> **Problem details**
List, from the lines below, each one with "للعقار" in it.

··· Given data

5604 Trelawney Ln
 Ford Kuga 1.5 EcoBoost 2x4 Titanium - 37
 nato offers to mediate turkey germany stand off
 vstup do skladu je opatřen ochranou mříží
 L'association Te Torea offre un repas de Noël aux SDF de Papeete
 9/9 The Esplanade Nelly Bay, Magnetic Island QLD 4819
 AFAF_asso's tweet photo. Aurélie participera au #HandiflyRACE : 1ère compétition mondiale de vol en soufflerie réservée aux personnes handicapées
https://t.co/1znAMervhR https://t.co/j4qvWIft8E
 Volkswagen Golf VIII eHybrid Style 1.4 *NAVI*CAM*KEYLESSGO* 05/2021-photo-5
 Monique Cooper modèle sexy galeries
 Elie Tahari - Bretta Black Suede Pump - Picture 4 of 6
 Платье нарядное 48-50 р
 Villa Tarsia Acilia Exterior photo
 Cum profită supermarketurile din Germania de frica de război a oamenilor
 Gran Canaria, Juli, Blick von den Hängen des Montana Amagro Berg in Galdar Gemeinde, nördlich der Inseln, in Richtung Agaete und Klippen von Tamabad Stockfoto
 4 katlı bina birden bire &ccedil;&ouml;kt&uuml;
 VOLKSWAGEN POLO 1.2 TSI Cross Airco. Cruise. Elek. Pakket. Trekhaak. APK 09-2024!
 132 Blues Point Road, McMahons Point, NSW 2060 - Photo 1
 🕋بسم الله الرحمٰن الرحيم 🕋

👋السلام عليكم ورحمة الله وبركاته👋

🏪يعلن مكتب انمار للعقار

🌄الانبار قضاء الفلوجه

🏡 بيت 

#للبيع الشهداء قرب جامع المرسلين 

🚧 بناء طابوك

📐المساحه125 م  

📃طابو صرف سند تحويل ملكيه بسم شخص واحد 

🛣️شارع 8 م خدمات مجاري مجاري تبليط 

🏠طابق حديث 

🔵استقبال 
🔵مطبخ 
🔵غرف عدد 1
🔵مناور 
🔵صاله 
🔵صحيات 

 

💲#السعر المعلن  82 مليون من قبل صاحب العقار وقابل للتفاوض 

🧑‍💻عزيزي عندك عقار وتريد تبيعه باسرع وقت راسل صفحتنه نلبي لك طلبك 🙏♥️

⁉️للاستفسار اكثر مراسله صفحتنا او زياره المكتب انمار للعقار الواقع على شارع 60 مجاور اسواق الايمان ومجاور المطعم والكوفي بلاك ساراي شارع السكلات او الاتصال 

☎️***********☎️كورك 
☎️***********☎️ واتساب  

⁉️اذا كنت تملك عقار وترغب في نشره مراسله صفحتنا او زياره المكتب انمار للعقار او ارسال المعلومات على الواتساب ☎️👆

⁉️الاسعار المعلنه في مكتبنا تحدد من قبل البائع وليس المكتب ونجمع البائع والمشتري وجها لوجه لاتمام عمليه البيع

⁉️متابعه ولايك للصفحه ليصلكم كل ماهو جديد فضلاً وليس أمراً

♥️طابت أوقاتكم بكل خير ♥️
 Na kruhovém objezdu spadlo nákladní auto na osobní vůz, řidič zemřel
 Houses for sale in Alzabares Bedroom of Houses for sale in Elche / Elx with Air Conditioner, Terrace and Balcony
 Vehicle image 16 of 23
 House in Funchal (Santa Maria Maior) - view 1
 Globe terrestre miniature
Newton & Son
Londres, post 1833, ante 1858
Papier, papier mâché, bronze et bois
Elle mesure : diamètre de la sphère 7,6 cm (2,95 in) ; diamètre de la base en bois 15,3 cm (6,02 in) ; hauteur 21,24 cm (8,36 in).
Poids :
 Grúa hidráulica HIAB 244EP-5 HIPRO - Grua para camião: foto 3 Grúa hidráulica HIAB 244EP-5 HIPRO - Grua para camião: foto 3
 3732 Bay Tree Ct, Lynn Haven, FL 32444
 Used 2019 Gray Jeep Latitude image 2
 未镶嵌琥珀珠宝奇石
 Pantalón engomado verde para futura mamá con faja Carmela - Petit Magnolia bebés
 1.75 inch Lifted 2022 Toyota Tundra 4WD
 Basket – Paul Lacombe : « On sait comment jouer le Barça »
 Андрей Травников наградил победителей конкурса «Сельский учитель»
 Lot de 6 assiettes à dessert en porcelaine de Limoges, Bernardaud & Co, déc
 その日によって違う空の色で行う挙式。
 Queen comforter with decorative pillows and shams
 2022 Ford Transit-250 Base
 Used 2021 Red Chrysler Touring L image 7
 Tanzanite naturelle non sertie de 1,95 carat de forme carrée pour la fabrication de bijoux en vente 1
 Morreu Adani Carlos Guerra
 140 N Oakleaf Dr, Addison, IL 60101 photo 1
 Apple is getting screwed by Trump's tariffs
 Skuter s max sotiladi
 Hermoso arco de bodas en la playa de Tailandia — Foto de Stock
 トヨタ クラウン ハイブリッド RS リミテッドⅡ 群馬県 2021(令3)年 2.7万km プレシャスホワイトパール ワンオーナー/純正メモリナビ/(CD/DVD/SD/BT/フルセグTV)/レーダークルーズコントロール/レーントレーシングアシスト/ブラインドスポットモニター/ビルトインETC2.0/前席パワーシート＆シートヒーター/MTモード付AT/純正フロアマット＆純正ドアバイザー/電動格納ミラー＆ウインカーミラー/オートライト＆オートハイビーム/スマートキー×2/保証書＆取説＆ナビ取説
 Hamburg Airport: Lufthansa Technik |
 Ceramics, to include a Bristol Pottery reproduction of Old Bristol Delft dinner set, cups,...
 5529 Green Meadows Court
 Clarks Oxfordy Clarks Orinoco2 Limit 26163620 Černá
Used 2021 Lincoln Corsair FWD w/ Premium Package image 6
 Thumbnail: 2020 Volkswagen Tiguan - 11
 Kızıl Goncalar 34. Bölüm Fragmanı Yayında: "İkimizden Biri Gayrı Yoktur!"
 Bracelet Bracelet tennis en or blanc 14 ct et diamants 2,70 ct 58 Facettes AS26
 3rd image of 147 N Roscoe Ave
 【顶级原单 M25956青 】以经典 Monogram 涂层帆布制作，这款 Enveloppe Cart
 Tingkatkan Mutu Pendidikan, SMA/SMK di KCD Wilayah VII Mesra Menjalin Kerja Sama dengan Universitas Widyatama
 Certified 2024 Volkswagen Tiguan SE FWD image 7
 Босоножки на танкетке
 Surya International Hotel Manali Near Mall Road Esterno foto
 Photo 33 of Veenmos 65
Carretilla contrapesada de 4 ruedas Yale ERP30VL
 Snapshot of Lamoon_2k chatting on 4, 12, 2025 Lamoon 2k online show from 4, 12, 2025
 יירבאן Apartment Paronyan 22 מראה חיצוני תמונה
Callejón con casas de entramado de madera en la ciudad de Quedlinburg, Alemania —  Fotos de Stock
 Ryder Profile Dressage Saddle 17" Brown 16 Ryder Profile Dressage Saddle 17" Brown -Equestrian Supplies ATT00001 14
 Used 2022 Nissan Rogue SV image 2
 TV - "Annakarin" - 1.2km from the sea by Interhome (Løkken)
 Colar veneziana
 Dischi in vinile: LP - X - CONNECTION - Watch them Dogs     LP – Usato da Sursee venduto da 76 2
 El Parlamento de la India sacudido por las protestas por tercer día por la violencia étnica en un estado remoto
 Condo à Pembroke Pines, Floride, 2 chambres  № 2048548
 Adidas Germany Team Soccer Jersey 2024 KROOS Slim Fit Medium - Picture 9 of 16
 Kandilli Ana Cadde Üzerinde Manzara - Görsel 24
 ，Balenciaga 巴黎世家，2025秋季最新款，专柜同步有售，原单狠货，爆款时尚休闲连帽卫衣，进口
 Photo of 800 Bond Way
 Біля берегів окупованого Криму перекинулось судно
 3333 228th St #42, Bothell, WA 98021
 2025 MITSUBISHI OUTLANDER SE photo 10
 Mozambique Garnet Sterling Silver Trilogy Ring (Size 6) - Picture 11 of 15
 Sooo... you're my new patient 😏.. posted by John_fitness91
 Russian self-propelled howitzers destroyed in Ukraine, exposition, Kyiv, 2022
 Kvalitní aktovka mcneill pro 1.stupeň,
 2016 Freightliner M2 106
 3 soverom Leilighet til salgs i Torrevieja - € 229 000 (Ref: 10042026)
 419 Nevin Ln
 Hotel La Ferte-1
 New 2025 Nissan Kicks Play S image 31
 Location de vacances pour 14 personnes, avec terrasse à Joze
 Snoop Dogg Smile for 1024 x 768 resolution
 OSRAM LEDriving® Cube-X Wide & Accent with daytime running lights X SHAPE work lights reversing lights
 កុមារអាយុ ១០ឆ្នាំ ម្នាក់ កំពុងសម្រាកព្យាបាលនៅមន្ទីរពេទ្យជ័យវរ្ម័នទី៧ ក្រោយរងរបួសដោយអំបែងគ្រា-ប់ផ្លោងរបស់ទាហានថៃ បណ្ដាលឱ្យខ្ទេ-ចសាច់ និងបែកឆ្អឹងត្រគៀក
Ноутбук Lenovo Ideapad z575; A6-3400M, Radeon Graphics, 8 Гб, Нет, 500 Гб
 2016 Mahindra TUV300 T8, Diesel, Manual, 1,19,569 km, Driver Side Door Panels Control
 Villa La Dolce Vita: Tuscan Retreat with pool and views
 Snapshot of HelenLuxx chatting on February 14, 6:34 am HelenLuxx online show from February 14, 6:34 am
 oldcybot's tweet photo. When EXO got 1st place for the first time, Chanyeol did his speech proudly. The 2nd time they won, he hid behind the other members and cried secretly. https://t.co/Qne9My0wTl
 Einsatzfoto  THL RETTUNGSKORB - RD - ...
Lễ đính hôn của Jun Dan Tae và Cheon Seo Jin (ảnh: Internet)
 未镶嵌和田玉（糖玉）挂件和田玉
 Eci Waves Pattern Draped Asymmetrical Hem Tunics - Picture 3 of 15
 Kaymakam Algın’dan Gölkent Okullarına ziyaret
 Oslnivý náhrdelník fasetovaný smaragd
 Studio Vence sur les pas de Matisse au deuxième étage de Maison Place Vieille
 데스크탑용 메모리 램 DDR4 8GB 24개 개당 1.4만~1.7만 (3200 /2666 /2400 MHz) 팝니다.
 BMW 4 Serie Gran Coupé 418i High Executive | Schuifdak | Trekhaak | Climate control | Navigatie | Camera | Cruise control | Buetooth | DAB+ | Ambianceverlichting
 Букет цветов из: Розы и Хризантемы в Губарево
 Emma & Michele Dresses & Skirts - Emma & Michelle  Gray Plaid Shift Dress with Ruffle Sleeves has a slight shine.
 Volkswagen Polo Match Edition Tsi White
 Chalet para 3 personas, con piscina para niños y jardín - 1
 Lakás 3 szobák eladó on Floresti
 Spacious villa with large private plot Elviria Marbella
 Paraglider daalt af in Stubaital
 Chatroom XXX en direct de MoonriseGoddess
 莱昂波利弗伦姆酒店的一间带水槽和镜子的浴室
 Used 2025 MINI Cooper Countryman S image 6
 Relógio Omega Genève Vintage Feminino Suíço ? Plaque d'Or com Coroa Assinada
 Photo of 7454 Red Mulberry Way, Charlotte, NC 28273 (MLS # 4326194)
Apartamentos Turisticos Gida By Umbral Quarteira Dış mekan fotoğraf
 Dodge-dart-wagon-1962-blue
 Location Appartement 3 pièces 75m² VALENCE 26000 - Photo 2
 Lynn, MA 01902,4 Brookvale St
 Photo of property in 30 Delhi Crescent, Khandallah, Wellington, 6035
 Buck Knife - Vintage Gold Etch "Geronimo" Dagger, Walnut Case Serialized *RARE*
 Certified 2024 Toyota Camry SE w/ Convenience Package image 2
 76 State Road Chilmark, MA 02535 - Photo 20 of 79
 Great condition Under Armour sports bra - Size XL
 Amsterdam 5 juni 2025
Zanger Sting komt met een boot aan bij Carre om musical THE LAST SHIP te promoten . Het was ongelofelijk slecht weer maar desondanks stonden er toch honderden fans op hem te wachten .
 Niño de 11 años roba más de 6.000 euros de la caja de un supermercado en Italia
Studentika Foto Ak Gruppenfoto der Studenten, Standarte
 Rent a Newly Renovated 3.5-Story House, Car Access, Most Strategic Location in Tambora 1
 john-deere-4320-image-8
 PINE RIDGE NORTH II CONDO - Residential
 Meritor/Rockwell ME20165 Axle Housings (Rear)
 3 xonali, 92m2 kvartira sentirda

······

> **Output**
🏪يعلن مكتب انمار للعقار
⁉️للاستفسار اكثر مراسله صفحتنا او زياره المكتب انمار للعقار الواقع على شارع 60 مجاور اسواق الايمان ومجاور المطعم والكوفي بلاك ساراي شارع السكلات او الاتصال 
⁉️اذا كنت تملك عقار وترغب في نشره مراسله صفحتنا او زياره المكتب انمار للعقار او ارسال المعلومات على الواتساب ☎️👆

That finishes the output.